* **短い問題**: 資料のうち、「What is the measure」を含む行から「In this provided」を含む行までを、両端の行も含めて一字一句変えずに返せ。

* **提供資料**:
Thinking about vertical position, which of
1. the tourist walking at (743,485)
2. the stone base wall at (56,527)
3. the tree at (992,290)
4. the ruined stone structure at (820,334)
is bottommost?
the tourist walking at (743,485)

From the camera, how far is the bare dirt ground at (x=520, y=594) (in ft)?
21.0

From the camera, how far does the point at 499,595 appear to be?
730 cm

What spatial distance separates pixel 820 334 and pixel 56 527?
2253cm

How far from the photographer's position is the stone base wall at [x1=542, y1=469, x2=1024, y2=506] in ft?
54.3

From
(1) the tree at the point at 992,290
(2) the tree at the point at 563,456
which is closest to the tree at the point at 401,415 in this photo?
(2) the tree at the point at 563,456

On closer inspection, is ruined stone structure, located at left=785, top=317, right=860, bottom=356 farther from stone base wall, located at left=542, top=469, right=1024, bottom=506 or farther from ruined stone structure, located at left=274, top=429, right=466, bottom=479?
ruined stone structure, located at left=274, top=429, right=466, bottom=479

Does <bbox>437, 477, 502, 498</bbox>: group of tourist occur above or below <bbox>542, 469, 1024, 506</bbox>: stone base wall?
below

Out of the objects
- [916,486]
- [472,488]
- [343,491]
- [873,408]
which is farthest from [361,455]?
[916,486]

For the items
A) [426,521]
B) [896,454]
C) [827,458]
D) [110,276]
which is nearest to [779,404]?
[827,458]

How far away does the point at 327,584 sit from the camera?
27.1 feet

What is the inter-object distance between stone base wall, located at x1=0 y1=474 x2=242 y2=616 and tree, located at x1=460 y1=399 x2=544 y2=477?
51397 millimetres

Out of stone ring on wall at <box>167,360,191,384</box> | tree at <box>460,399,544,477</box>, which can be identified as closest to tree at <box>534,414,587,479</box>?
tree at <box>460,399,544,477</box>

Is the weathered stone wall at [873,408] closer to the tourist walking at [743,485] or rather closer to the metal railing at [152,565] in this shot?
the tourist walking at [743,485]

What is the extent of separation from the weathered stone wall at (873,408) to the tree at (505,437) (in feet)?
* * *
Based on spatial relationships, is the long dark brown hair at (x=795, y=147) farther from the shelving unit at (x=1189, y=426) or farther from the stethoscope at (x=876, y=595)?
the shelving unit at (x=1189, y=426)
---
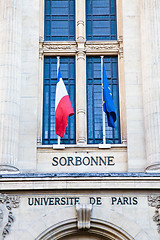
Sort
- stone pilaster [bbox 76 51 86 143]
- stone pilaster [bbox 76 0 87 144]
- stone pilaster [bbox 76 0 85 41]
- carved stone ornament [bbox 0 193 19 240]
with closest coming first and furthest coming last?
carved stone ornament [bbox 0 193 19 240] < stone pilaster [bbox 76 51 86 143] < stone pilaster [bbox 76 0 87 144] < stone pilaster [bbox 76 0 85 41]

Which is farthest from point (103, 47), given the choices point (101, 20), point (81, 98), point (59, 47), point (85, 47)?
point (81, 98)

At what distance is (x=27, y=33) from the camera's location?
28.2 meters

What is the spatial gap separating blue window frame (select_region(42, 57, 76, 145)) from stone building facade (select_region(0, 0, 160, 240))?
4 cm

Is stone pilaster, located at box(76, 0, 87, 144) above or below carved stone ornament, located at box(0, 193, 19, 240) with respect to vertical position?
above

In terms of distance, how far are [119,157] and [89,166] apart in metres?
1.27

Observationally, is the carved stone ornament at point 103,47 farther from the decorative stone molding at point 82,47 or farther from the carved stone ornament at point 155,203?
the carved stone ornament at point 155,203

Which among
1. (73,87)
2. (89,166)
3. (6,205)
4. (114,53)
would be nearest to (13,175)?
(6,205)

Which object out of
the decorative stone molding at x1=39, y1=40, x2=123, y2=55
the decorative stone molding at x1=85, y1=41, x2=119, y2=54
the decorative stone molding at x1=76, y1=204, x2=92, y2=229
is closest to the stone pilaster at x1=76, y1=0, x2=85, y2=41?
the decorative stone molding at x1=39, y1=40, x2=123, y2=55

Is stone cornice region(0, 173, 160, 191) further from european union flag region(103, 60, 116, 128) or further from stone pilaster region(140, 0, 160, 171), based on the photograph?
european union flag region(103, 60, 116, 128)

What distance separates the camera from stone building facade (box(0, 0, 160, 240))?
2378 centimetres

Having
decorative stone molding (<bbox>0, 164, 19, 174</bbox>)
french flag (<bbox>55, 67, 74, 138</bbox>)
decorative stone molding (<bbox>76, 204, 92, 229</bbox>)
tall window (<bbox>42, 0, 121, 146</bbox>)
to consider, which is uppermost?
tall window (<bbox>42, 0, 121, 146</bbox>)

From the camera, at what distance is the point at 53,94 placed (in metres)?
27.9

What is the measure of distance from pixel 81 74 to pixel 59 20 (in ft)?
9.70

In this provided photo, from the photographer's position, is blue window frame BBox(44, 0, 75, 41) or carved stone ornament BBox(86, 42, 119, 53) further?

* **演習の出力**:
What is the measure of distance from pixel 81 74 to pixel 59 20 (in ft)?
9.70

In this provided photo, from the photographer's position, is blue window frame BBox(44, 0, 75, 41) or carved stone ornament BBox(86, 42, 119, 53) further?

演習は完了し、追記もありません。